This locus generates the best single locus trees for the ML method. The percentage of trees in which the associated taxa clustered together is shown next to the branches. Ex-type, ex-epitype, or isotype isolates are represented in bold.

Download full-size image

DOI: 10.7717/peerj.3120/fig-4

Choosing the most informative loci for sequencing

The previous results indicate that, whenever possible, all five loci should be sequenced, in order to better differentiate between Diaporthe species. However, this might not always be possible. In situations where only a subset of one, two, three, or four out of the five loci can be sequenced, which sequences might be more informative? This can be roughly answered in two steps.

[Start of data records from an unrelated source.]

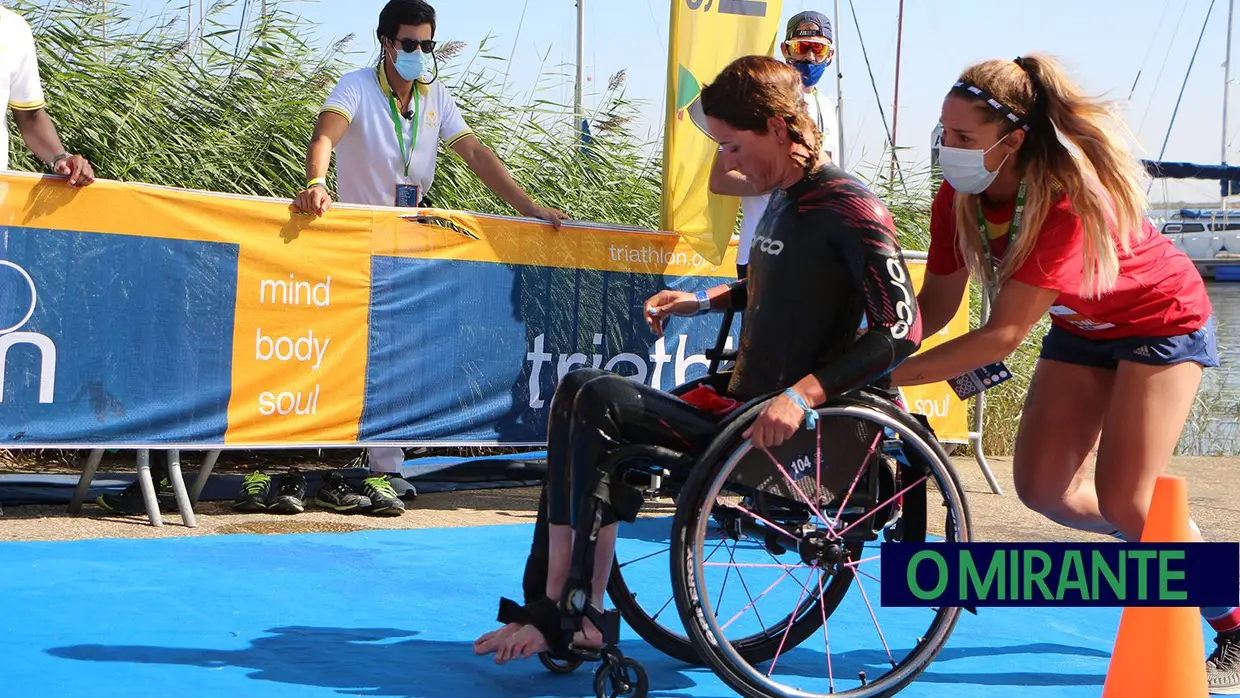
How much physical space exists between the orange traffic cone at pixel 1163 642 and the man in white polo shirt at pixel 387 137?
3.47 m

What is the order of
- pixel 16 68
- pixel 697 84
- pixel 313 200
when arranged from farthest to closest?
1. pixel 697 84
2. pixel 313 200
3. pixel 16 68

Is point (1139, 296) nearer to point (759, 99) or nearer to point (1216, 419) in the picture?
point (759, 99)

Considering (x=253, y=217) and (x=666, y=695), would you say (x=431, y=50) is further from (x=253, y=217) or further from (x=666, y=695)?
(x=666, y=695)

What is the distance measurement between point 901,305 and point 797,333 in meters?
0.26

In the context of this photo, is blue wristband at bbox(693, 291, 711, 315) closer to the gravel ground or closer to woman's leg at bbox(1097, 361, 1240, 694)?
woman's leg at bbox(1097, 361, 1240, 694)

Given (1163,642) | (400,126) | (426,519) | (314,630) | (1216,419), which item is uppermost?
(400,126)

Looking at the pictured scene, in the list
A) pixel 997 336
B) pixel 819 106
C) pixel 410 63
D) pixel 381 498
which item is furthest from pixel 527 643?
pixel 410 63

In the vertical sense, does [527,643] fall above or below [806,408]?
below

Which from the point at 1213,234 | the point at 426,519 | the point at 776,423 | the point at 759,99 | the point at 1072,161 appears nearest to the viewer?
the point at 776,423

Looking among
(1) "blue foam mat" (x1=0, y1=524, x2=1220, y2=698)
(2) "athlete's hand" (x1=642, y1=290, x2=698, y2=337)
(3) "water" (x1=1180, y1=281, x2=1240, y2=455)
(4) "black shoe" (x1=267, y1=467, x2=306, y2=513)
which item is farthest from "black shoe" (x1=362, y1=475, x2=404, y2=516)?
(3) "water" (x1=1180, y1=281, x2=1240, y2=455)

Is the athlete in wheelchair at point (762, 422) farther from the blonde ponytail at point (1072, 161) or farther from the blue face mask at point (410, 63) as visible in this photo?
the blue face mask at point (410, 63)

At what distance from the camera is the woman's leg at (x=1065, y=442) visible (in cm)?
374

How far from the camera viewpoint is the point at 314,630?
384cm

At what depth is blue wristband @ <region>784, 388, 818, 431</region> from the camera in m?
3.05
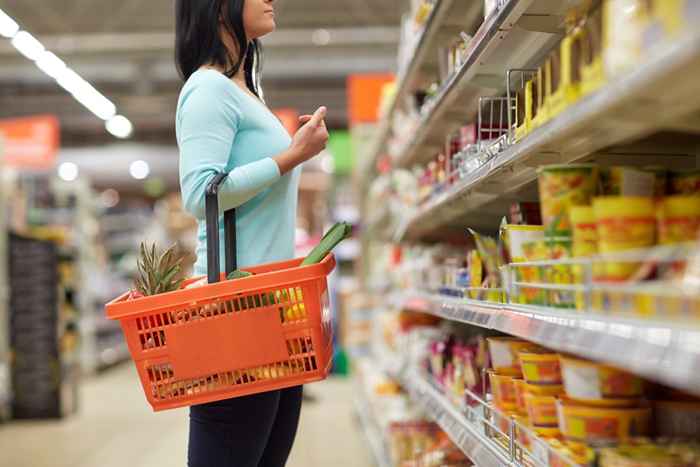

The first step is done by measuring how adding/removing a locus to/from the multiple alignments causes the resulting phylogenetic tree to change. These changes can be measured by calculating the symmetric distance between the two trees and by analysing if species resolution changes when the relevant locus is added or removed. The smaller the changes are, the less informative the locus is. The symmetric distance matrices between every pair of MP (Table S2) or ML (Table S3 ) trees were calculated as described in methods. Table 5 summarize these results and show how many changes are observed on average when a specific locus is removed from a multi-locus tree. On average, the ITS locus is the least informative one, closely followed by the HIS locus. The third locus whose removal causes the least changes in the trees is CAL. This is true for both, the MP and the ML trees.

Table 5:

Average changes in tree resolution when a locus is added or removed.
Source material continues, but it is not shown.